Extract to read ::

Banning drivers from imbibing any alcohol is a drastic move – but we aren't exactly renowned for being sensible. Do you know many people who can have just the one drink, especially when surrounded by friends in a party mood? That's why dropping our drink-driving level to 50mg wouldn't work. In spite of all those health campaigns and endless moaning about liver disease, we're choosing to binge-drink even more.
Last year, five people a week were killed by drink drivers and 1,230 people seriously injured. One in six of all deaths on the road involves booze. More worrying, the number of young people who drink and drive is rising rapidly – there is little or no stigma attached to being caught. In some areas, a third of all arrests are in the 17 to 24 age group. Now, doctors say there is a huge increase in the number of young people suffering from liver damage (up by more than 400 per cent since 2002 in some places), a disease more normally associated with middle or old age. Terminal liver disease is afflicting young adults in their late twenties and early thirties – and the biggest increases are in the North-east, where unemployment and poverty are high.
How can we ignore these warning signs? Banning drivers from drinking puts down a marker. Rural communities could be given grants to fund subsidised taxi services. In towns, more buses and trains should run into the night – money well spent if health improves. The booze industry is run by smart bullies, and politicians ought to confront them before we do ourselves any more harm.

Raw data ::
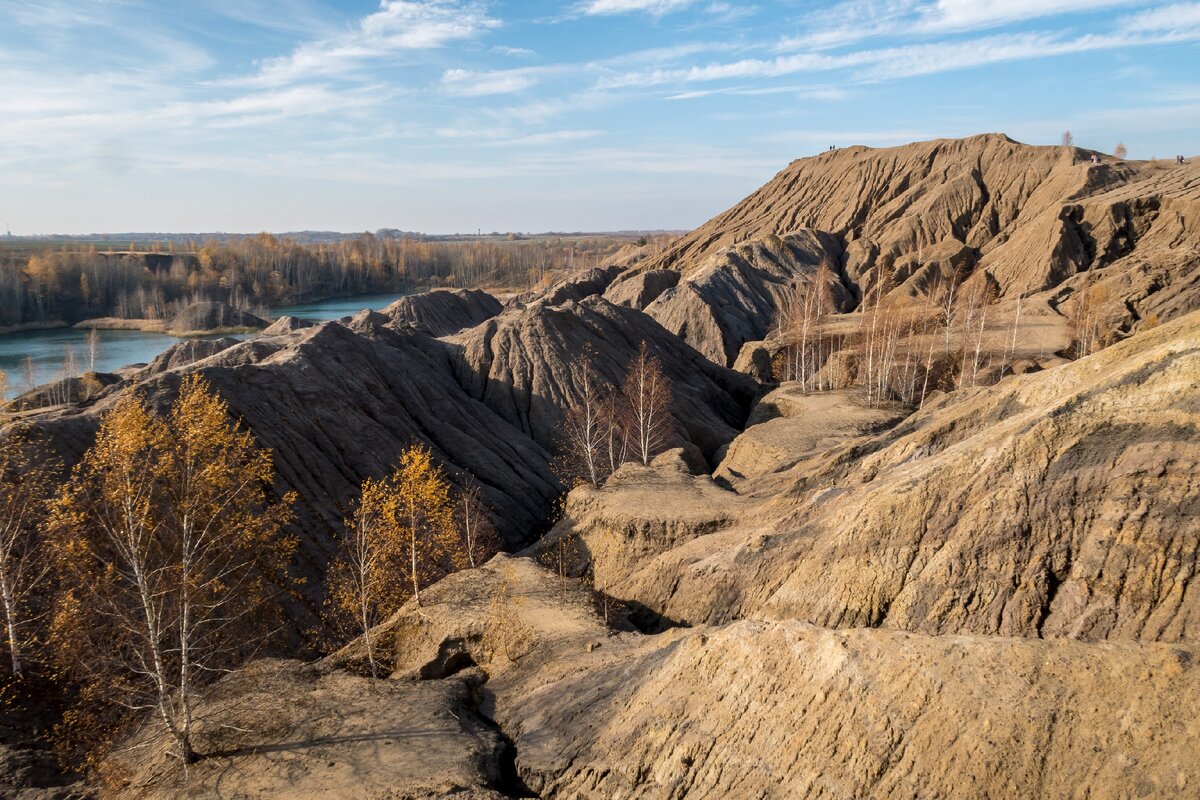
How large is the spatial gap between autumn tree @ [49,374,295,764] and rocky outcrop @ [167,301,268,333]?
83658mm

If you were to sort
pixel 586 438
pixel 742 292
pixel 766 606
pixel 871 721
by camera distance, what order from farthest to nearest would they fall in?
pixel 742 292
pixel 586 438
pixel 766 606
pixel 871 721

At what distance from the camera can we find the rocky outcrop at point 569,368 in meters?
40.9

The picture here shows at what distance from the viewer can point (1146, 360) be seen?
13258 millimetres

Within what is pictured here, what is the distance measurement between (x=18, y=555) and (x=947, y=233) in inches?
3232

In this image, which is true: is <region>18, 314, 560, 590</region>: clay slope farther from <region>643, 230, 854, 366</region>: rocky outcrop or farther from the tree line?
<region>643, 230, 854, 366</region>: rocky outcrop

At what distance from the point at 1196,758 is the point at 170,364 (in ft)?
182

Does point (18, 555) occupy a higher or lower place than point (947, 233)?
lower

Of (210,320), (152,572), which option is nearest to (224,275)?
(210,320)

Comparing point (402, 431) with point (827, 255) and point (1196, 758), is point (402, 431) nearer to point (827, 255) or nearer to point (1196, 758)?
point (1196, 758)

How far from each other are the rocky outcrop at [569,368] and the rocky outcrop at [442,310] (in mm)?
18340

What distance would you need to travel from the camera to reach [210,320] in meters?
93.4

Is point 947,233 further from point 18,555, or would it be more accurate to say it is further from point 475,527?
point 18,555

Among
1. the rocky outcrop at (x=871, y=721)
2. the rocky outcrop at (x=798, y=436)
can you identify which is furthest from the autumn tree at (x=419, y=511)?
the rocky outcrop at (x=798, y=436)

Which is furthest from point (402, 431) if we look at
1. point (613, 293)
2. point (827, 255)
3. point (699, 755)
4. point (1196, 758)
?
point (827, 255)
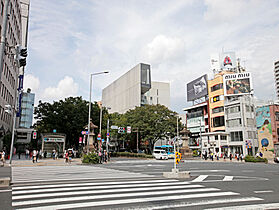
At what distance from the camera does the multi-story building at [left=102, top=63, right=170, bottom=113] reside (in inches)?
3258

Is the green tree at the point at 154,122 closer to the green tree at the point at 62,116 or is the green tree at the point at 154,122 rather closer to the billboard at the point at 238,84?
the green tree at the point at 62,116

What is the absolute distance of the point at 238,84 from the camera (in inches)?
2451

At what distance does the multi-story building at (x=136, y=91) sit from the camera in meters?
82.8

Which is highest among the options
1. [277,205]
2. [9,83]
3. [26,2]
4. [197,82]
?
[26,2]

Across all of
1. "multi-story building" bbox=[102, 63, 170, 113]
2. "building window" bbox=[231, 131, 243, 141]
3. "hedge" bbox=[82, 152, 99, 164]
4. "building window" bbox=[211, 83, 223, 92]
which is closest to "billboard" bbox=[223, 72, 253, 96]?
"building window" bbox=[211, 83, 223, 92]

Your instructions :: Duplicate the drink-driving text from "Banning drivers from imbibing" to "binge-drink even more.". Work from the drink-driving text alone.

Answer area ::
Banning drivers from imbibing any alcohol is a drastic move – but we aren't exactly renowned for being sensible. Do you know many people who can have just the one drink, especially when surrounded by friends in a party mood? That's why dropping our drink-driving level to 50mg wouldn't work. In spite of all those health campaigns and endless moaning about liver disease, we're choosing to binge-drink even more.